→ **Extrait du texte**
··········

1       La demande de décision préjudicielle porte sur l’interprétation des articles 2, paragraphe 1, 5, paragraphe 1, 6, paragraphe 1, et 9 de la sixième directive 77/388/CEE du Conseil, du 17 mai 1977, en matière d’harmonisation des législations des États membres relatives aux taxes sur le chiffre d’affaires – Système commun de taxe sur la valeur ajoutée: assiette uniforme (JO L 145, p. 1, ci-après la «sixième directive»).

2       Cette demande a été présentée dans le cadre d’un litige opposant l’entité fiscale Levob Verzekeringen BV et OV Bank NV (ci-après «Levob») au Staatssecretaris van Financïen (secrétaire d’État aux Finances) au sujet du paiement de la taxe sur la valeur ajoutée (ci-après la «TVA») sur diverses opérations incluant l’acquisition d’un logiciel, l’adaptation subséquente de celui-ci aux besoins de Levob, son installation et une formation du personnel de Levob à son utilisation.

 Le cadre juridique

3       L’article 2, de la sixième directive prévoit:

«Sont soumises à la [TVA]:

1.      les livraisons de biens et les prestations de services, effectuées à titre onéreux à l’intérieur du pays par un assujetti agissant en tant que tel;

2.      les importations de biens.»

4       Aux termes de l’article 5, paragraphe 1, de ladite directive, «[e]st considéré comme ‘livraison d’un bien’ le transfert du pouvoir de disposer d’un bien corporel comme un propriétaire».

5       L’article 6, paragraphe 1, de cette même directive dispose:

«Est considérée comme ‘prestation de services’ toute opération qui ne constitue pas une livraison d’un bien au sens de l’article 5.

[…]»

··········

(Liste des données)
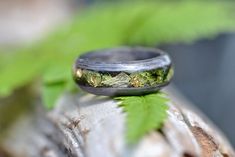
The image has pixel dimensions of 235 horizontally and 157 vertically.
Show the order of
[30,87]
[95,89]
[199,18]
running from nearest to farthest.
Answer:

··········

→ **Travail à faire**
[1] Reproduisez, dans le texte sur l'affaire Levob, le passage qui va de « 3       L’article 2, de » jusqu'à « de l’article 5. » inclus.
[2] Répondez brièvement aux questions suivantes d'après le texte sur l'affaire Levob.
(a) De quelle date est la sixième directive du Conseil ?
(b) Quelles sont les deux sociétés qui forment l'entité fiscale désignée sous le nom de « Levob » ?
(c) Selon l'article 5, paragraphe 1, de la directive, qu'est-ce qui est considéré comme « livraison d'un bien » ?

→ **Solutions par exercice**
[1]
3       L’article 2, de la sixième directive prévoit:

«Sont soumises à la [TVA]:

1.      les livraisons de biens et les prestations de services, effectuées à titre onéreux à l’intérieur du pays par un assujetti agissant en tant que tel;

2.      les importations de biens.»

4       Aux termes de l’article 5, paragraphe 1, de ladite directive, «[e]st considéré comme ‘livraison d’un bien’ le transfert du pouvoir de disposer d’un bien corporel comme un propriétaire».

5       L’article 6, paragraphe 1, de cette même directive dispose:

«Est considérée comme ‘prestation de services’ toute opération qui ne constitue pas une livraison d’un bien au sens de l’article 5.

[2]
(a) Du 17 mai 1977.
(b) Levob Verzekeringen BV et OV Bank NV.
(c) Le transfert du pouvoir de disposer d'un bien corporel comme un propriétaire.